Supplied passage

Formally, the random variate \(X\) defined for the range \(X > 0\), is said to have a Lognormal Distribution (i.e. \(X \sim \text{LnN}(\mu, \sigma^2)\)) if \(\ln(X)\) follows a Normal Distribution with mean \(\mu \in \mathbb{R}\) and variance \(\sigma^2 > 0\).

Parameterization note. The parameters \(\mu\) and \(\sigma\) are the mean and standard deviation of \(\ln(X)\), not of \(X\) itself. The mean and variance of \(X\) are more complex functions of \(\mu\) and \(\sigma\) (see the Expected Value and Variance sections below). In R, these parameters are named meanlog (\(= \mu\)) and sdlog (\(= \sigma\)). For large values of \(\sigma\), the density peak concentrates very close to zero and the distribution becomes heavily right-skewed.

28.1 Probability Density Function

\[ f(x) = \frac{1}{x \sigma \sqrt{2\pi}} \exp\!\left(-\frac{(\ln x - \mu)^2}{2\sigma^2}\right), \quad x > 0 \]

The figure below shows examples of the Lognormal Probability Density Function for different parameter combinations.

Code

par(mfrow = c(2, 2))
x <- seq(0.001, 8, length = 1000)

Entries provided
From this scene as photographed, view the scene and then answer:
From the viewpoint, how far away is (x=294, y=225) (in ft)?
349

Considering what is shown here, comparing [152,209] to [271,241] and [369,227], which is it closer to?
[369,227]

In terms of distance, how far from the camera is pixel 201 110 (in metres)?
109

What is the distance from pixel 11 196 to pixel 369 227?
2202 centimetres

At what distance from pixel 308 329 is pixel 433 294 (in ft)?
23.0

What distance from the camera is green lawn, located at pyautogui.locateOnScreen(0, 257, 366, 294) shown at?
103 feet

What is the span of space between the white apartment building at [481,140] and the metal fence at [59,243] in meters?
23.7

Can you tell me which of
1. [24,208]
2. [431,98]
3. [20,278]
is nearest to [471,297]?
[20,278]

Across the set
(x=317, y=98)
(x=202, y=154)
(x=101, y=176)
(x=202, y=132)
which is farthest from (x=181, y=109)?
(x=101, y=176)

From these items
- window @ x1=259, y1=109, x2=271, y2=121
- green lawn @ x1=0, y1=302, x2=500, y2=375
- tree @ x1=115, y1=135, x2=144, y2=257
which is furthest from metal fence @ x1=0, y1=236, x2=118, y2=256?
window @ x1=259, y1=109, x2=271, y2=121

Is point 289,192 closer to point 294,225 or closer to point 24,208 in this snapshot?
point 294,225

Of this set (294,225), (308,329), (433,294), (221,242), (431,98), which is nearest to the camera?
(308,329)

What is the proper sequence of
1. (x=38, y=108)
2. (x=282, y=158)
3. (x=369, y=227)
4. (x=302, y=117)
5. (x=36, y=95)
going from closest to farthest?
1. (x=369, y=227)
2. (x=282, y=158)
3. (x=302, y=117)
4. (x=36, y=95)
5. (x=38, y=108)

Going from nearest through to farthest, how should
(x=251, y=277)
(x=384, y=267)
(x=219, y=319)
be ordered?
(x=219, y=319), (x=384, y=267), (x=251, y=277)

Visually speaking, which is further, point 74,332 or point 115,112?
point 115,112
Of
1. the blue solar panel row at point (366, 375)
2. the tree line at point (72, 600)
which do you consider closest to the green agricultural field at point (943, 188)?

Problem description
Copy out the lognormal distribution passage in full, word for word.

Solution to this task
Formally, the random variate \(X\) defined for the range \(X > 0\), is said to have a Lognormal Distribution (i.e. \(X \sim \text{LnN}(\mu, \sigma^2)\)) if \(\ln(X)\) follows a Normal Distribution with mean \(\mu \in \mathbb{R}\) and variance \(\sigma^2 > 0\).

Parameterization note. The parameters \(\mu\) and \(\sigma\) are the mean and standard deviation of \(\ln(X)\), not of \(X\) itself. The mean and variance of \(X\) are more complex functions of \(\mu\) and \(\sigma\) (see the Expected Value and Variance sections below). In R, these parameters are named meanlog (\(= \mu\)) and sdlog (\(= \sigma\)). For large values of \(\sigma\), the density peak concentrates very close to zero and the distribution becomes heavily right-skewed.

28.1 Probability Density Function

\[ f(x) = \frac{1}{x \sigma \sqrt{2\pi}} \exp\!\left(-\frac{(\ln x - \mu)^2}{2\sigma^2}\right), \quad x > 0 \]

The figure below shows examples of the Lognormal Probability Density Function for different parameter combinations.

Code

par(mfrow = c(2, 2))
x <- seq(0.001, 8, length = 1000)